For the past three years, every day of the week, Parker leaves his job as a salesman with a Dallas advertising specialty business, loads his van with sandwiches, blankets and clothes, and delivers them to homeless people who frequent the Downtown underpasses.

Parker began his act of kindness after he noticed several men lying on the sidewalk near the Farmer’s Market. Parker pulled over and offered the men some crackers and returned the next night with more food, eventually making the visits a nightly ritual.

His life has been threatened twice, and several men whom Parker says were “drunk and a little out of shape” have pulled knives on him. But the threats didn’t stop Parker, who is known as the “Rev” by the street people he befriends.

His crusade has grown to feeding some 100 needy people at night.

The City’s recent ordinance prohibiting the homeless from loitering on the streets and in front of businesses has brought those numbers down to 50 a night, Parker says. Because the police don’t enforce the ordinance as strongly on weekends, he feeds at least 150 people during those two days.

[Records from a spatial question set]
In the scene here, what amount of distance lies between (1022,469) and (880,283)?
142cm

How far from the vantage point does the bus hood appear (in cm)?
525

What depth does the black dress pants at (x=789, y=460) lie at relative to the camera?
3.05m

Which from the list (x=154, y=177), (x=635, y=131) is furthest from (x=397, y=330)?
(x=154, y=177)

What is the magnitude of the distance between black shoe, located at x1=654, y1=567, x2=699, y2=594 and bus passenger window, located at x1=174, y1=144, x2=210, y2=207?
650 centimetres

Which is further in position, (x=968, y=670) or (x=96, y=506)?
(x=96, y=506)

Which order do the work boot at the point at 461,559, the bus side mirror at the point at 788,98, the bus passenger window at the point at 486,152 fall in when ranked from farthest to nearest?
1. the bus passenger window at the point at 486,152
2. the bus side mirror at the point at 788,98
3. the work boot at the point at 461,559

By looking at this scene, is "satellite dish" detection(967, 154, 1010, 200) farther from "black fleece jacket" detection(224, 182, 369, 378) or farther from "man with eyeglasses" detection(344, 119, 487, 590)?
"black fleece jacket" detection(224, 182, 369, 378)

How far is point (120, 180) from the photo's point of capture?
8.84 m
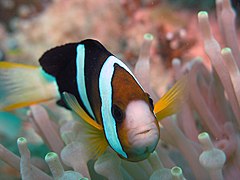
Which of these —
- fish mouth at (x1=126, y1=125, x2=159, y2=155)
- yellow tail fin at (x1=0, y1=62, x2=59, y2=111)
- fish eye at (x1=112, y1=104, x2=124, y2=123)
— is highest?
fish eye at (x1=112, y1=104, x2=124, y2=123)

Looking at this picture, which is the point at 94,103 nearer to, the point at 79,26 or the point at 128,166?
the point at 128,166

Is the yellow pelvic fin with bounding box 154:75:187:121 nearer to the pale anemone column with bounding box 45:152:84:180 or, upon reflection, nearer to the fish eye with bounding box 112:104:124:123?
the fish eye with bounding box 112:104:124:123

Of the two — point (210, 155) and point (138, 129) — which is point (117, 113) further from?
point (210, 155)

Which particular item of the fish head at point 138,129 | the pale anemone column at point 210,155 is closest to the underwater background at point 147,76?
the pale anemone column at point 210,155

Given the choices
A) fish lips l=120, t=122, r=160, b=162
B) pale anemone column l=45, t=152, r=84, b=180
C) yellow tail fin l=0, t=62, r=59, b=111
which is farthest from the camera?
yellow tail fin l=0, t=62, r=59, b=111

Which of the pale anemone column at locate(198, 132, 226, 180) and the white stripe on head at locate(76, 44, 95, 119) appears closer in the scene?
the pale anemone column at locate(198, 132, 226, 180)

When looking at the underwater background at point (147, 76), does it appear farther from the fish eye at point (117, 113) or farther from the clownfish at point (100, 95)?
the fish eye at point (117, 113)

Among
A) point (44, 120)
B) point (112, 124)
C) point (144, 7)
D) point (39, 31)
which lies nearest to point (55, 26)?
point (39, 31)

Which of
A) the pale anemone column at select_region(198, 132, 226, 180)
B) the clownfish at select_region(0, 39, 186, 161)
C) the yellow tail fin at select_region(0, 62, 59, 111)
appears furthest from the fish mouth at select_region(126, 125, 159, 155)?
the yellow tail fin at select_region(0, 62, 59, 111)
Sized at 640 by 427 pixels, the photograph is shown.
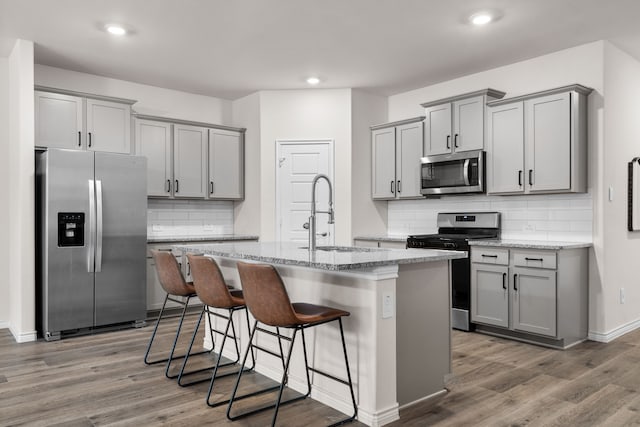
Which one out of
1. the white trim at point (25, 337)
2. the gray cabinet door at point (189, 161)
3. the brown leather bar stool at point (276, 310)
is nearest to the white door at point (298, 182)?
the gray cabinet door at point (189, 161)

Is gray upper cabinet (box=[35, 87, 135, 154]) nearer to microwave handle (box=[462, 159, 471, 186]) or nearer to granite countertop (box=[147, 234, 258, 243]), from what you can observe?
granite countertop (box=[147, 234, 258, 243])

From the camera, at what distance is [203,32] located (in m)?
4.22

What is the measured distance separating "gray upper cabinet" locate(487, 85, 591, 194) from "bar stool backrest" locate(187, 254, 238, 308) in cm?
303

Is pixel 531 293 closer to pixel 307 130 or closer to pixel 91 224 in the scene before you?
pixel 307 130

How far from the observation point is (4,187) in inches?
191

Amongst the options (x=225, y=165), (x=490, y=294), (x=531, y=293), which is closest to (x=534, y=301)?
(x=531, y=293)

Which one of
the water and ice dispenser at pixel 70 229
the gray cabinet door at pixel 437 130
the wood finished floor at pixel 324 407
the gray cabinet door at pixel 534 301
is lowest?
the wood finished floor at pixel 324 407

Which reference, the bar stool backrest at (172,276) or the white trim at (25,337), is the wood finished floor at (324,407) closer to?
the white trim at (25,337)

---

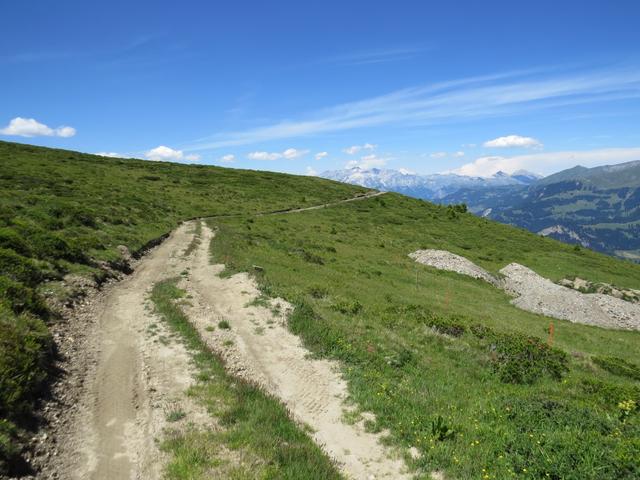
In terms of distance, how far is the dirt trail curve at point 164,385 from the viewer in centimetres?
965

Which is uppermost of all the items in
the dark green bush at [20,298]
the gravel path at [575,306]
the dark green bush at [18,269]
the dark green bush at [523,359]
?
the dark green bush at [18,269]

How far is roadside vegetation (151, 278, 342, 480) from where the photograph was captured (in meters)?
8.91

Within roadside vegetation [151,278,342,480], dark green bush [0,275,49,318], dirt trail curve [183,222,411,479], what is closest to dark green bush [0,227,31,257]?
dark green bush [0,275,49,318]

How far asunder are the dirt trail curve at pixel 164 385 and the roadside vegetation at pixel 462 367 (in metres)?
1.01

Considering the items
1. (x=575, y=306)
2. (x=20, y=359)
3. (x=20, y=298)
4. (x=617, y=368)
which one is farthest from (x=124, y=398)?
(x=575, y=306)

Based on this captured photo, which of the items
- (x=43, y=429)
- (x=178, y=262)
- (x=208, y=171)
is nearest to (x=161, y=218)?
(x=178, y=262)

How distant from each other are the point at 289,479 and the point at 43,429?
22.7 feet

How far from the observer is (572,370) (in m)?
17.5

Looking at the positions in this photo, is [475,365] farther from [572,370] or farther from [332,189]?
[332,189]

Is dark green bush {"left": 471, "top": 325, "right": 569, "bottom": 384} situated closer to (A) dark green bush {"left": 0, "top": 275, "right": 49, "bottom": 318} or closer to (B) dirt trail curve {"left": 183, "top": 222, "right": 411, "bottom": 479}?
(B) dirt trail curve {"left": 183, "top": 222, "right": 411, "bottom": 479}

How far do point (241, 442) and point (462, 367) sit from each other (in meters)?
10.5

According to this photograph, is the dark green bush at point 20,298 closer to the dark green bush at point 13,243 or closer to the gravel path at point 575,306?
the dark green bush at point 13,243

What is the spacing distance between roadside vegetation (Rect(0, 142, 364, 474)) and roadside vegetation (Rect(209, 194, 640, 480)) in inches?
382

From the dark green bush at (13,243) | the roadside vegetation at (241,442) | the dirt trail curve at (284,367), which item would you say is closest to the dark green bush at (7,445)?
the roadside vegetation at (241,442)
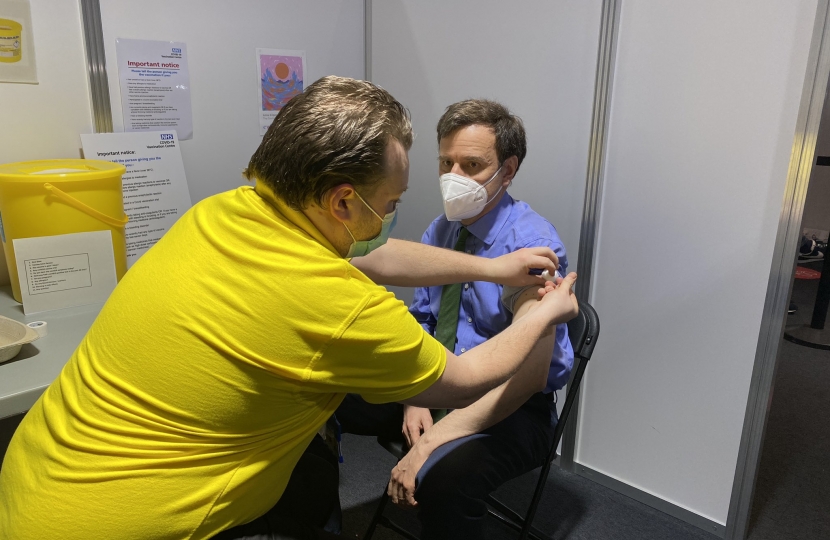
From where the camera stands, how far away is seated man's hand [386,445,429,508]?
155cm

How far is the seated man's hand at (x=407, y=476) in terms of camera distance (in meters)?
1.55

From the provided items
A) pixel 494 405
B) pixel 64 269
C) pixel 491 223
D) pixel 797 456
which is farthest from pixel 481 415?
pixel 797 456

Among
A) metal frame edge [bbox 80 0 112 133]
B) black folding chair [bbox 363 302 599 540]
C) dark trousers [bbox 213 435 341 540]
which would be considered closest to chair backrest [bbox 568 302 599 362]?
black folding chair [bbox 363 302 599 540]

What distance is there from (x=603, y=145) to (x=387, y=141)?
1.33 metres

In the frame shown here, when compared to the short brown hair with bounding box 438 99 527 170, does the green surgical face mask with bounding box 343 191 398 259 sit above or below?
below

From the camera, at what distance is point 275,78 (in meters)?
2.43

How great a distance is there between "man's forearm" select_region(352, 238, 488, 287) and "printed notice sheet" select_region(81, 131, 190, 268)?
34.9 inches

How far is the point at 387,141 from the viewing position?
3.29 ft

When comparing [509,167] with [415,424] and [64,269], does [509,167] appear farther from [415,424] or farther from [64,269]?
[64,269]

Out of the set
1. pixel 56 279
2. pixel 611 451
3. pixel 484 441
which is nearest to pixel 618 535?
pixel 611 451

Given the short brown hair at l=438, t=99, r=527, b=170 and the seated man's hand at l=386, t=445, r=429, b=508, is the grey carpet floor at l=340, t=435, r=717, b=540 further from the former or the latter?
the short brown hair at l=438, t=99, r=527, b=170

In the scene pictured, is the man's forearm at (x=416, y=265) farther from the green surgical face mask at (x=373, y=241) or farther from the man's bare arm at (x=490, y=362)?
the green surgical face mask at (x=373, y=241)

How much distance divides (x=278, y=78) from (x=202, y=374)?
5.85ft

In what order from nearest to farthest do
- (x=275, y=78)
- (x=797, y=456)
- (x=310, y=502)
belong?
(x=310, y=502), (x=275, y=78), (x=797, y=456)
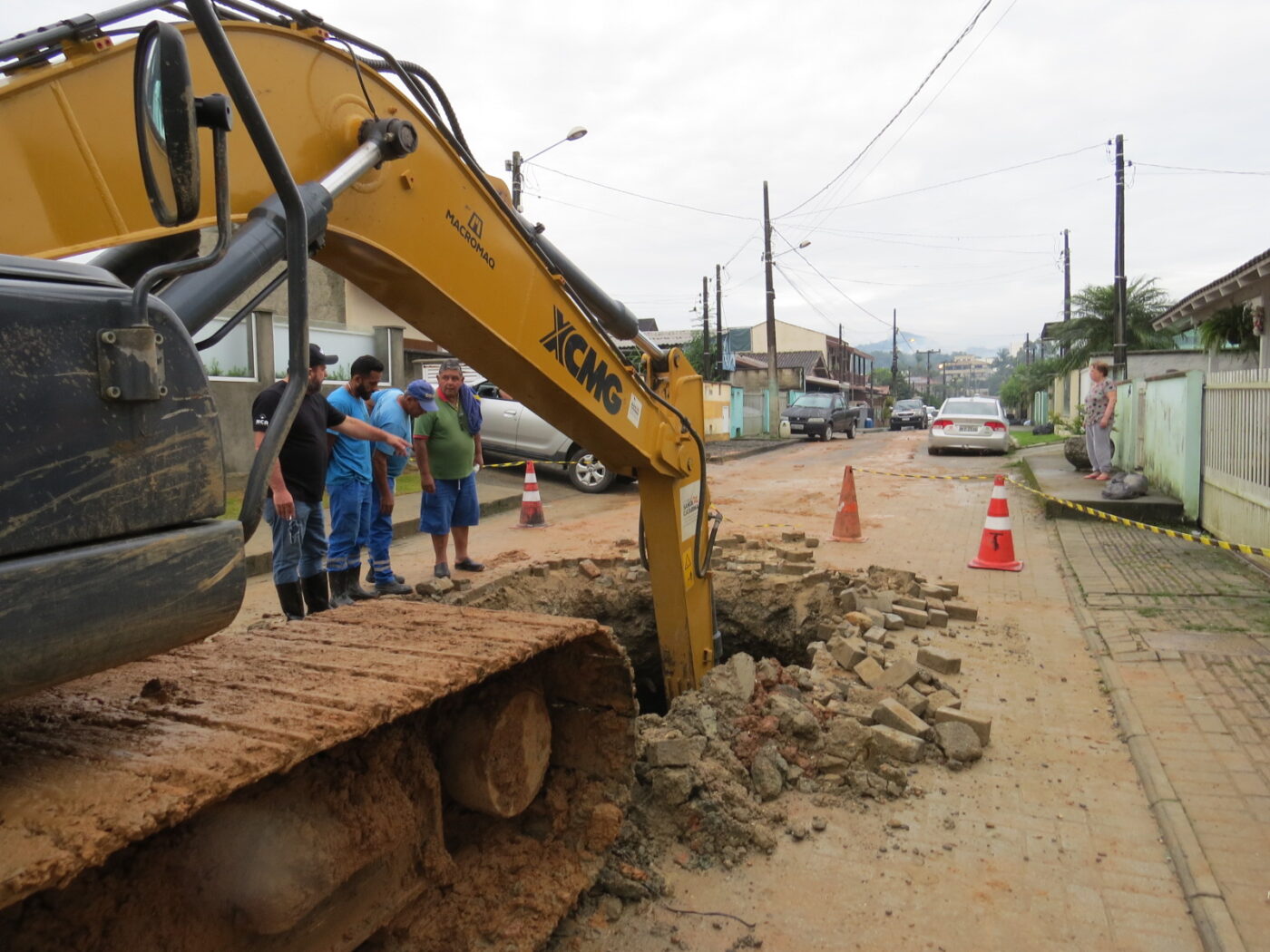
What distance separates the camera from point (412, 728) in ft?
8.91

==

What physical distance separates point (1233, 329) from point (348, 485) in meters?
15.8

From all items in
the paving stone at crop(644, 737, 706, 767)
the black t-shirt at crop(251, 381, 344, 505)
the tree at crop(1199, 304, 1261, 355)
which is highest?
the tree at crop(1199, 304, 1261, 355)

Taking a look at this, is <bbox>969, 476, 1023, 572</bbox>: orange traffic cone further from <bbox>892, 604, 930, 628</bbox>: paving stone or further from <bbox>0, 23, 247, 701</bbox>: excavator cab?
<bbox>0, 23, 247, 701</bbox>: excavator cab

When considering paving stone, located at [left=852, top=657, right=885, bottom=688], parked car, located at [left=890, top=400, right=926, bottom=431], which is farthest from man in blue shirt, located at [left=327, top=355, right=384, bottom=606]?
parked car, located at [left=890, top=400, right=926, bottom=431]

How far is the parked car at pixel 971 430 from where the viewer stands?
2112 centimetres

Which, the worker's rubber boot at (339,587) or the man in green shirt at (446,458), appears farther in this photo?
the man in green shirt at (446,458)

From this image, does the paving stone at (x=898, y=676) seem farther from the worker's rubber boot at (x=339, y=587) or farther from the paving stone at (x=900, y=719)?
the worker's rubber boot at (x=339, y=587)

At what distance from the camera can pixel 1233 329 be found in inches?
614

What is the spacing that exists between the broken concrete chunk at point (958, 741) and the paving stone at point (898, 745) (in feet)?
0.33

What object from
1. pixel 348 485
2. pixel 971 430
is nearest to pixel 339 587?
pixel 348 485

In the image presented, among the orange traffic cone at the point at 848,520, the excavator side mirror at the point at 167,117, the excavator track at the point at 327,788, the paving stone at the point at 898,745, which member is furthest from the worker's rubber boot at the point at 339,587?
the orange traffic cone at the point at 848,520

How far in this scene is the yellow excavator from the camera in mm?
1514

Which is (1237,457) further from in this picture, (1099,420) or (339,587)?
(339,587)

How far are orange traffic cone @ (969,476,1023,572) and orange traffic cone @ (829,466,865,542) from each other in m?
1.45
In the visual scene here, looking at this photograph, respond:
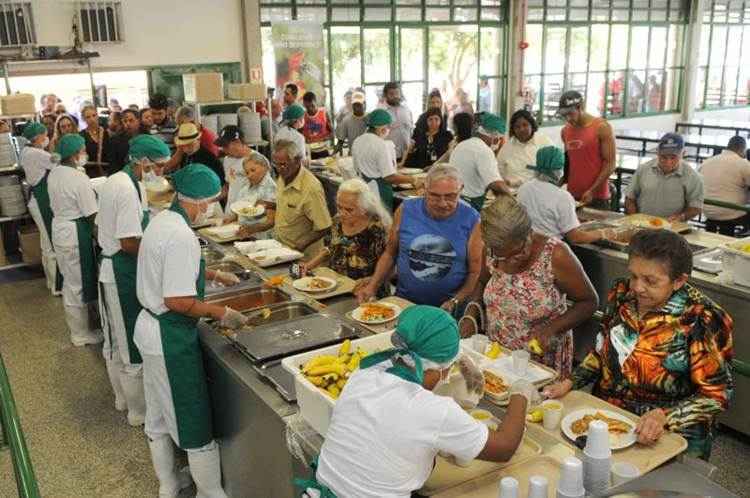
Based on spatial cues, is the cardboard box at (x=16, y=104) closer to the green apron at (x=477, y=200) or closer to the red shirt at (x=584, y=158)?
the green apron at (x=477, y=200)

_What you will do:_ Reproduce word for word the part of the passage about Parker starting with "For the past" and going on through "people he befriends.". The entries stand apart from the passage about Parker and are not connected to it.

_Solution below:_
For the past three years, every day of the week, Parker leaves his job as a salesman with a Dallas advertising specialty business, loads his van with sandwiches, blankets and clothes, and delivers them to homeless people who frequent the Downtown underpasses.

Parker began his act of kindness after he noticed several men lying on the sidewalk near the Farmer’s Market. Parker pulled over and offered the men some crackers and returned the next night with more food, eventually making the visits a nightly ritual.

His life has been threatened twice, and several men whom Parker says were “drunk and a little out of shape” have pulled knives on him. But the threats didn’t stop Parker, who is known as the “Rev” by the street people he befriends.